- _TEXT SECTION_:
++++++++
The SEC’s Regulation Crowdfunding provides for the disqualification of “bad actors” that is “covered persons” who have experienced a disqualifying event, such as certain criminal convictions, certain court injunctions and restraining orders, certain SEC disciplinary orders, suspension or expulsion from membership in a self-regulatory organization such as FINRA, or being barred from association with a member of a self-regulatory organization. “Covered persons” include, inter alia, the issuer, directors, officers, general partners, managing members, promoters, compensated solicitors of investors, and beneficial owners of at least 20% of the issuer’s outstanding voting equity securities, calculated on the basis of voting power.
There is an exemption from disqualification where the issuer is able to demonstrate that it did not know, and in the exercise of reasonable care, could not have known that a covered person with a disqualifying event participated in the offering.
This registration requirement is also likely to apply to peer-to-peer lending platforms . In November 2008, the SEC found that loan notes issued through Prosper, one of the leading peer-to-peer lending platforms in the US, are securities, and imposed a cease-and-desist order as the offer and sale of the securities were not registered with the SEC. The SEC applied Reves v. Ernst & Young, 494 U.S. 56 (1990) (“Reves”). According to Reves, there is a presumption that every note is a security, except for notes of a type specifically identified as a non-security. The types of non-security notes identified in Reves include notes delivered in a consumer financing; notes secured by a mortgage on a home; short-term notes secured by a lien on a small business or its assets; short-term notes evidenced by accounts receivable; notes evidencing “character” loans to bank customers; notes formalizing open account debts incurred in the ordinary course of business; and notes evidencing loans from commercial banks for ordinary operations. A note which is not included in the list is a security unless it bears a “strong family resemblance” to the above specified non-security notes.
Reves established a “family resemblance” balancing test to determine whether a note is a security:
the motivations of the buyer and seller;
the plan of distribution;
the reasonable expectations of the investing public; and
the existence of an alternate regulatory regime.
The SEC found that the Prosper notes are securities under Reves because:
Prosper lenders are motivated by an expected return on their funds;
the Prosper loans are offered to the general public;
a reasonable investor would likely expect that the Prosper loans are investments; and
there is no alternate regulatory scheme that reduces the risks to investors presented by the platform.
++++++++
- _INFORMATION SHOWN_:
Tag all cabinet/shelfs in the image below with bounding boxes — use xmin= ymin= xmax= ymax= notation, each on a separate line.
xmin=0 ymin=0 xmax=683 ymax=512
++++++++
- _EXERCISE SET_:
a. According to the crowdfunding text, what minimum share of an issuer's outstanding voting equity securities makes a beneficial owner a covered person?
b. Copy the part of the crowdfunding text starting at "The SEC found that the" and ending at "by the platform.".

- _SOLUTIONS TO THE PROBLEMS_:
a. At least 20%, calculated on the basis of voting power.

b.
The SEC found that the Prosper notes are securities under Reves because:
Prosper lenders are motivated by an expected return on their funds;
the Prosper loans are offered to the general public;
a reasonable investor would likely expect that the Prosper loans are investments; and
there is no alternate regulatory scheme that reduces the risks to investors presented by the platform.